The first thing a lot people are going to care about is the track list, and while much of this is a matter of musical taste, the track list in the game is very diverse and offers something for everyone, no matter what your musical inclinations. (I was personally most excited to see Bullet for My Valentine make their way into the game.) Whether you like Willie Nelson or Tool, there is something in there for you, and with download content there are sure to be a lot of songs that will get you excited to play for some time to come. Much like Rock Band, World Tour features a DLC store, and we can only hope that they will keep the store updated with a near-Rock Band frequency. (As of writing, there have been three sets of DLC released: an REM pack, a classic rock pack, and the carried over Metallica album.)

= Raw records =

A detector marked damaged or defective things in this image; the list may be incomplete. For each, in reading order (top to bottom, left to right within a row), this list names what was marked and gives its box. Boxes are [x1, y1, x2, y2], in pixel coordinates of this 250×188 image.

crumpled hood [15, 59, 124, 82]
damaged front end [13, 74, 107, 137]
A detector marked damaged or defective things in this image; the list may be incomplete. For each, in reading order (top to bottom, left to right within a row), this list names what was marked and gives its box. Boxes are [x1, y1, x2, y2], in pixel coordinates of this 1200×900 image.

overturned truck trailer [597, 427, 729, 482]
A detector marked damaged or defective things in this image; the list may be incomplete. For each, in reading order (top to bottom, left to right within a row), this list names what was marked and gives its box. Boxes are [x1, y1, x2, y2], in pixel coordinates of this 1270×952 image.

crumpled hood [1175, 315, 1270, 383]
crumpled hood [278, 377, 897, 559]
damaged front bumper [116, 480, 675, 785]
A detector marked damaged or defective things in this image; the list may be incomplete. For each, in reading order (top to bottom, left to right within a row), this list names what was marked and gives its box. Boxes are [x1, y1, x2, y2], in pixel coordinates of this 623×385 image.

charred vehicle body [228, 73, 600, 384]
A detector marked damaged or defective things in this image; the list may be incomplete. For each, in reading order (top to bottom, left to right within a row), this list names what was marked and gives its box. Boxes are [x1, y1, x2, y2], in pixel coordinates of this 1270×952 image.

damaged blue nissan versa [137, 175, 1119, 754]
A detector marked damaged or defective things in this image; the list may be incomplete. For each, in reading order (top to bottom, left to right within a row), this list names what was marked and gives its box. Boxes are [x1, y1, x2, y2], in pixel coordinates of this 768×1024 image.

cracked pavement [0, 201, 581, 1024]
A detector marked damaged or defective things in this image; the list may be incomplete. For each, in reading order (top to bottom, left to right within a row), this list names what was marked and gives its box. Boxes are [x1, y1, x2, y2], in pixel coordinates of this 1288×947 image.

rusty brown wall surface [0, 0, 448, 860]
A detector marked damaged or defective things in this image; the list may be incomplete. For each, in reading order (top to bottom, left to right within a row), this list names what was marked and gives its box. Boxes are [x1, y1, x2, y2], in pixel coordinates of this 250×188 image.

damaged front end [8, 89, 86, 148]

= Things to do =
a – Copy a passage from the game review word for word: start at the words that have "The first thing" and stop after "over Metallica album.)".
b – According to the game review, how many sets of DLC had been released at the time of writing?
Work from the game review alone.

= Responses to the exercise =
a –
The first thing a lot people are going to care about is the track list, and while much of this is a matter of musical taste, the track list in the game is very diverse and offers something for everyone, no matter what your musical inclinations. (I was personally most excited to see Bullet for My Valentine make their way into the game.) Whether you like Willie Nelson or Tool, there is something in there for you, and with download content there are sure to be a lot of songs that will get you excited to play for some time to come. Much like Rock Band, World Tour features a DLC store, and we can only hope that they will keep the store updated with a near-Rock Band frequency. (As of writing, there have been three sets of DLC released: an REM pack, a classic rock pack, and the carried over Metallica album.)

b – Three: an REM pack, a classic rock pack, and the carried over Metallica album.